* begin *

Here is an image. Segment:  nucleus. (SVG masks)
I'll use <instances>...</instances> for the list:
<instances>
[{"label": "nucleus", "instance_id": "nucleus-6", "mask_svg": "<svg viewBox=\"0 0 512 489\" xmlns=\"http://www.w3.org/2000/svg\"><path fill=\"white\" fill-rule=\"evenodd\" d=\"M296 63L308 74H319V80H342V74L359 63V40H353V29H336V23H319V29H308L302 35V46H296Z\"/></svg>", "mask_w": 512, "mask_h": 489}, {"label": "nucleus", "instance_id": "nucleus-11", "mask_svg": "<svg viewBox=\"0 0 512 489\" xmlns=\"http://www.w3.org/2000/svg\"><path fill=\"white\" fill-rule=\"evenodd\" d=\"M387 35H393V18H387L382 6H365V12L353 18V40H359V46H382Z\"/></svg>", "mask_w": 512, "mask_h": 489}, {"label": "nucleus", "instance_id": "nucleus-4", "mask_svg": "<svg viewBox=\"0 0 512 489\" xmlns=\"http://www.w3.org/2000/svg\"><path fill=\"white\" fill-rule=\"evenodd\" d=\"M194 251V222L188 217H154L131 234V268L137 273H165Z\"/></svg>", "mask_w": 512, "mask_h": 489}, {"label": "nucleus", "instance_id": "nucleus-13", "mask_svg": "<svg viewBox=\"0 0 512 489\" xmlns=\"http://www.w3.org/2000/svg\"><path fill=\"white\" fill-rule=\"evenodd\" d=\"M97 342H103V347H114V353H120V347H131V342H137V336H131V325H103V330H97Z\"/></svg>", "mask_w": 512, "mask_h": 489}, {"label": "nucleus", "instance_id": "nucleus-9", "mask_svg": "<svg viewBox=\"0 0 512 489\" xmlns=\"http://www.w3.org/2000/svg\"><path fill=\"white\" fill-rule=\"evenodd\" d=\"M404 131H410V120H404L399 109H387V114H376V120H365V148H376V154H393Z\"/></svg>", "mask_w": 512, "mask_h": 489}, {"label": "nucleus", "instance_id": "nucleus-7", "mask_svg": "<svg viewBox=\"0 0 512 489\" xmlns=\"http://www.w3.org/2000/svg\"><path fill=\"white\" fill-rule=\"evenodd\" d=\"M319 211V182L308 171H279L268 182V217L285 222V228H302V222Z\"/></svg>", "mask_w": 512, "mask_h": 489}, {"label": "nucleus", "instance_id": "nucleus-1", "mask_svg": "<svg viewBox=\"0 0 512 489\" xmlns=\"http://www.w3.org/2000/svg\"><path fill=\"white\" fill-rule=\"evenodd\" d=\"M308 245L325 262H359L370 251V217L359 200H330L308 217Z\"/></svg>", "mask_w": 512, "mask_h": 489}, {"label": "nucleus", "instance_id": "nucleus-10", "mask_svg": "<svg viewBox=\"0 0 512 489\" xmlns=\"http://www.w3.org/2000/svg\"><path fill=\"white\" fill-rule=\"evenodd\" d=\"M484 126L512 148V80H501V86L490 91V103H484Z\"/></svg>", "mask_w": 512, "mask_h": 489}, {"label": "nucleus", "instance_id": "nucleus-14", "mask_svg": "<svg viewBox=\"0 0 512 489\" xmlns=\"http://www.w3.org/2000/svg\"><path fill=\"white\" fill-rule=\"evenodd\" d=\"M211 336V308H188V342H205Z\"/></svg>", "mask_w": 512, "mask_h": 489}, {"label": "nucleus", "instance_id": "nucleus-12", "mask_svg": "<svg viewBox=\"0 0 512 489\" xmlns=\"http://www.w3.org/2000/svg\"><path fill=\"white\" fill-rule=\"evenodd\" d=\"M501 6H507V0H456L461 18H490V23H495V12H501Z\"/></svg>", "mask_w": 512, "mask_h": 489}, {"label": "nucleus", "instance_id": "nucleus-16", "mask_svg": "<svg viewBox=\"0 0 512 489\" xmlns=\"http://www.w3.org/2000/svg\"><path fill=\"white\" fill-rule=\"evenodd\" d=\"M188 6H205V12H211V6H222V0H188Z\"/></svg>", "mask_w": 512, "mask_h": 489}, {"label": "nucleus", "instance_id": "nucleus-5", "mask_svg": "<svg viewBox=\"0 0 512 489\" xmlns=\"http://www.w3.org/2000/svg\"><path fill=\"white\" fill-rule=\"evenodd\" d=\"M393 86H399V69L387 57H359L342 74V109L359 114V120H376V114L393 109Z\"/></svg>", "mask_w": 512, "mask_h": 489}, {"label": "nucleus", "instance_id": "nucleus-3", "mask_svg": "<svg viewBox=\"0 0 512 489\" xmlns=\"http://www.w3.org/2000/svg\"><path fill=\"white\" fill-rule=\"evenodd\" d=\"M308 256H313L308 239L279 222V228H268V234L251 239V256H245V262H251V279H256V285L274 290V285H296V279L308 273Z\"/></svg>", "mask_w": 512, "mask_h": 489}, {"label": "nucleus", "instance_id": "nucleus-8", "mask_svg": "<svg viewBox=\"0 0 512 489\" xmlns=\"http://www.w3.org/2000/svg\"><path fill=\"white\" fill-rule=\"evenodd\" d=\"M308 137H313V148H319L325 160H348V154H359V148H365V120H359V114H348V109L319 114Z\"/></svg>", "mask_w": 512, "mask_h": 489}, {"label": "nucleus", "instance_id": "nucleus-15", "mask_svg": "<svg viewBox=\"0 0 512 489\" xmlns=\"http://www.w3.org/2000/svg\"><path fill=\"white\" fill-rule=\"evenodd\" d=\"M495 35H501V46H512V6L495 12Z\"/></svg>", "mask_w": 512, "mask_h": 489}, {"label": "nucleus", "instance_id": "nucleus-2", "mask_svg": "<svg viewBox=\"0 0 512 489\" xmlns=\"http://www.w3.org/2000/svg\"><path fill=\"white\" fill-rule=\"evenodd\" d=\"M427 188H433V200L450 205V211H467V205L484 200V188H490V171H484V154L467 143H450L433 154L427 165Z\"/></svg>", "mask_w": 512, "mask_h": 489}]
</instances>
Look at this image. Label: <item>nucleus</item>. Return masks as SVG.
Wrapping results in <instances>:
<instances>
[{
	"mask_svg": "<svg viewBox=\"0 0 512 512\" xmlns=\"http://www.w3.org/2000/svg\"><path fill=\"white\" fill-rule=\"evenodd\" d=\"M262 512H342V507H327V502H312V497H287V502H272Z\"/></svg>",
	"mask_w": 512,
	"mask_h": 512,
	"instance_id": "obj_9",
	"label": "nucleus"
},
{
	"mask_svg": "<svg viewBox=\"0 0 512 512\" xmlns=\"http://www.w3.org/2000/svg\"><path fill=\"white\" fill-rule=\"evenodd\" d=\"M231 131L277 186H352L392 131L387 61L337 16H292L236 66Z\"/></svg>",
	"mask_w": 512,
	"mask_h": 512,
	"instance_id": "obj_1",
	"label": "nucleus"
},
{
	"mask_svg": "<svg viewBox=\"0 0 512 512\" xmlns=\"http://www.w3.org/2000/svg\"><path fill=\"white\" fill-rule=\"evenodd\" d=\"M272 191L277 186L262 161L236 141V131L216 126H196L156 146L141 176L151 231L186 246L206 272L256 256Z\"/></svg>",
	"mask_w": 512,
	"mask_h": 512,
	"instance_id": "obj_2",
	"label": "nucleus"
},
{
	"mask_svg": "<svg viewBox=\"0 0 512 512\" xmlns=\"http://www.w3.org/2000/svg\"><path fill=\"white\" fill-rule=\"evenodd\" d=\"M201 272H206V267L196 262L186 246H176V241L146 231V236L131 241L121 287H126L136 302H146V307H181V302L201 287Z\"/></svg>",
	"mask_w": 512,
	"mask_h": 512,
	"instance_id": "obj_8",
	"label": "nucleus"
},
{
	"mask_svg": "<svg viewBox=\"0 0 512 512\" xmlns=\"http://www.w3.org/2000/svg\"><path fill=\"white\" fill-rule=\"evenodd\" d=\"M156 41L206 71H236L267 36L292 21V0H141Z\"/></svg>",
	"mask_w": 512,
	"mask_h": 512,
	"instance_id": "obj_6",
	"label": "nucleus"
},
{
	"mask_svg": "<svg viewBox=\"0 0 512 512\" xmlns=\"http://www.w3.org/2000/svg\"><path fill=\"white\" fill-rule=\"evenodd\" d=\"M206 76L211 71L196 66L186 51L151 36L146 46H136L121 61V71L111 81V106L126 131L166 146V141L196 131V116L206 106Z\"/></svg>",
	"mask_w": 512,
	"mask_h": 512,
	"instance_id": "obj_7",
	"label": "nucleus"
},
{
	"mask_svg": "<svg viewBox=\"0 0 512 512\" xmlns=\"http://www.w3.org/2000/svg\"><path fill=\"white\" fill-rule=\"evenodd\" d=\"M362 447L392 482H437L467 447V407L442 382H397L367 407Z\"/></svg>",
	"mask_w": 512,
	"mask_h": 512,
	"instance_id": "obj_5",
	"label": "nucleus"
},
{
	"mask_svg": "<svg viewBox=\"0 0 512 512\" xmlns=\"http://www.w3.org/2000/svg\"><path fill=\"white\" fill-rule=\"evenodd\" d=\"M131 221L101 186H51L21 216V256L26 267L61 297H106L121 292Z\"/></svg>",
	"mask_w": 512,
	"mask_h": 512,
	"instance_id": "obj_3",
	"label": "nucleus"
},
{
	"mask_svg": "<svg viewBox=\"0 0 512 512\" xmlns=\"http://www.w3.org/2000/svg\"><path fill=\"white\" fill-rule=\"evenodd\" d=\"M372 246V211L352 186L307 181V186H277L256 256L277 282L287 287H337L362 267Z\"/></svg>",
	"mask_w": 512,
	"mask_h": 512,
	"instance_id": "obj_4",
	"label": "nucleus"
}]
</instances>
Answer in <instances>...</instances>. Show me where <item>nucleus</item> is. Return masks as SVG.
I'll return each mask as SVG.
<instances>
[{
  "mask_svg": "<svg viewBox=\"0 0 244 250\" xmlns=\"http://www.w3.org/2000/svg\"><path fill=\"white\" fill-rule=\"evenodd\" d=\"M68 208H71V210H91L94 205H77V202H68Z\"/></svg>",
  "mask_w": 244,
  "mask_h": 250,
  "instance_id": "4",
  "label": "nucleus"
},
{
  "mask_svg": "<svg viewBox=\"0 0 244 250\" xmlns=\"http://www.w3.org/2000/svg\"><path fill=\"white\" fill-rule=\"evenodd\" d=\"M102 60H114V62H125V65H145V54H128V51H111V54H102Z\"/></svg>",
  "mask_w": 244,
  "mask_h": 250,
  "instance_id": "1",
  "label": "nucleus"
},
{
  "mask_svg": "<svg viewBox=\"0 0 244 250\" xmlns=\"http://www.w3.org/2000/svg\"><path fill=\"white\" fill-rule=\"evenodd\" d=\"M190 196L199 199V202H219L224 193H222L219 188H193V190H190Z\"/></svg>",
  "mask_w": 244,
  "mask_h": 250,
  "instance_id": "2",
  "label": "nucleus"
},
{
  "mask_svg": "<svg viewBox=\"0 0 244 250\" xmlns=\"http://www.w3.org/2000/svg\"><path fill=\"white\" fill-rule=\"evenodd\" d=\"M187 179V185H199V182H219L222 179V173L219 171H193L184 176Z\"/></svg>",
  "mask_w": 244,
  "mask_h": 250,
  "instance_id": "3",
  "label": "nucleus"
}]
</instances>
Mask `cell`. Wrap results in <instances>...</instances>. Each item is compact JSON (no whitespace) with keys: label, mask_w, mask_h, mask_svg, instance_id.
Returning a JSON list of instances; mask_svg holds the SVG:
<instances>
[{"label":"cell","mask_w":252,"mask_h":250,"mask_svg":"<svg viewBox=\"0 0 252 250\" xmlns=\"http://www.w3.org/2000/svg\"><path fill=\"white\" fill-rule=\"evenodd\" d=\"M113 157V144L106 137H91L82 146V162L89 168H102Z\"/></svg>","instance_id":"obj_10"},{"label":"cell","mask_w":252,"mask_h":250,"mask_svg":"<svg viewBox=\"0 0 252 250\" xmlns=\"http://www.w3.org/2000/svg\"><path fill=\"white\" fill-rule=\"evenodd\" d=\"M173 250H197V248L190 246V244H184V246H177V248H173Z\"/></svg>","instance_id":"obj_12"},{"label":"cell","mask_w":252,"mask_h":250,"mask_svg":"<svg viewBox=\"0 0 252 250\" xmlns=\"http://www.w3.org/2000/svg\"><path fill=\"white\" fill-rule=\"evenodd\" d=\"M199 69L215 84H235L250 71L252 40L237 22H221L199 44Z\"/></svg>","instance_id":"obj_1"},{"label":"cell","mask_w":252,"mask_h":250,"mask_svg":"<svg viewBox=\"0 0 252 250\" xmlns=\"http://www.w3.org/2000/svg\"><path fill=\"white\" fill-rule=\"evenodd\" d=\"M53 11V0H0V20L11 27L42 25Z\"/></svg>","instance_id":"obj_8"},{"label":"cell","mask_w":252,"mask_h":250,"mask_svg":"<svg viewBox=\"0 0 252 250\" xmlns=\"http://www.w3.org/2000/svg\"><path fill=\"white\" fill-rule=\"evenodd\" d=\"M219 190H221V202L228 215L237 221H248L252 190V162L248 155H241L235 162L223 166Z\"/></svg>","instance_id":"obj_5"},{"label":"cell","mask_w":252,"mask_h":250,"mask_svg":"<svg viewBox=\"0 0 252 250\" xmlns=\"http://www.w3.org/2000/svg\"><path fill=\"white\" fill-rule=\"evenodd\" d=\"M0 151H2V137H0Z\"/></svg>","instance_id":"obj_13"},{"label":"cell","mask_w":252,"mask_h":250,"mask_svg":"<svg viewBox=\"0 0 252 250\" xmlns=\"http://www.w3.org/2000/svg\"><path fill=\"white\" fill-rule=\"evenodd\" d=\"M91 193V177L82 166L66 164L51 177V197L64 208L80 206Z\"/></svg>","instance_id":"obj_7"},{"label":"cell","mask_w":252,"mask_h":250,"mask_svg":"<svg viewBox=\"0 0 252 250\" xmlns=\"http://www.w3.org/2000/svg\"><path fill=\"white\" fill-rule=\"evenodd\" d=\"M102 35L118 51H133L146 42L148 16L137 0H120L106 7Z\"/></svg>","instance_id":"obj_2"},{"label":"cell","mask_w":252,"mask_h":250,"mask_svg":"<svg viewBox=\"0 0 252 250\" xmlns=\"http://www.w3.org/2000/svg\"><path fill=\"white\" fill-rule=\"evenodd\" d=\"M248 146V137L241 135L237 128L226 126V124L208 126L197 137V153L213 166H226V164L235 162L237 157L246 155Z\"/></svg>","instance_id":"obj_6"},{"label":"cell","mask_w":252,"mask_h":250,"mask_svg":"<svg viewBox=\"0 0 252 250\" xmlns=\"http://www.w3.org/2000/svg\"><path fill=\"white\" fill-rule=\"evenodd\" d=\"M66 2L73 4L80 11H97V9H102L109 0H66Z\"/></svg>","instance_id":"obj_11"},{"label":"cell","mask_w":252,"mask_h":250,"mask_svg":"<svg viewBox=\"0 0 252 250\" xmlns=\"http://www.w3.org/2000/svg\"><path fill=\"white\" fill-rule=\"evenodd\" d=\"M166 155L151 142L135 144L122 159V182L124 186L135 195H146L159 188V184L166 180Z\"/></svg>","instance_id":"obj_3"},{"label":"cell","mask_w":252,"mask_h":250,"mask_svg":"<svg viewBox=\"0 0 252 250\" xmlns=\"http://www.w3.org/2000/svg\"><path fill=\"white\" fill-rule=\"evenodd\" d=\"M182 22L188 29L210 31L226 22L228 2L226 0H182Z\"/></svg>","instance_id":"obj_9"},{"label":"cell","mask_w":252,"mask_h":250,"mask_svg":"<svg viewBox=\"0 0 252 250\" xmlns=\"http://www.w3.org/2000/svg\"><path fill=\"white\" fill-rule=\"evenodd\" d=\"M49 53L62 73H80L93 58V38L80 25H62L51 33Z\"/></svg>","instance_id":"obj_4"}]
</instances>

* end *

• TASK DIRECTIONS:
Pick out each line of the entries above that contains the string "item", treating uppercase and lowercase as different.

• REPLY:
Look at this image. Label: <item>nucleus</item>. Return masks as SVG.
Answer in <instances>...</instances>. Show me where <item>nucleus</item> is. Return masks as SVG.
Mask `cell`. Wrap results in <instances>...</instances>. Each item is compact JSON (no whitespace) with keys: label, mask_w, mask_h, mask_svg, instance_id.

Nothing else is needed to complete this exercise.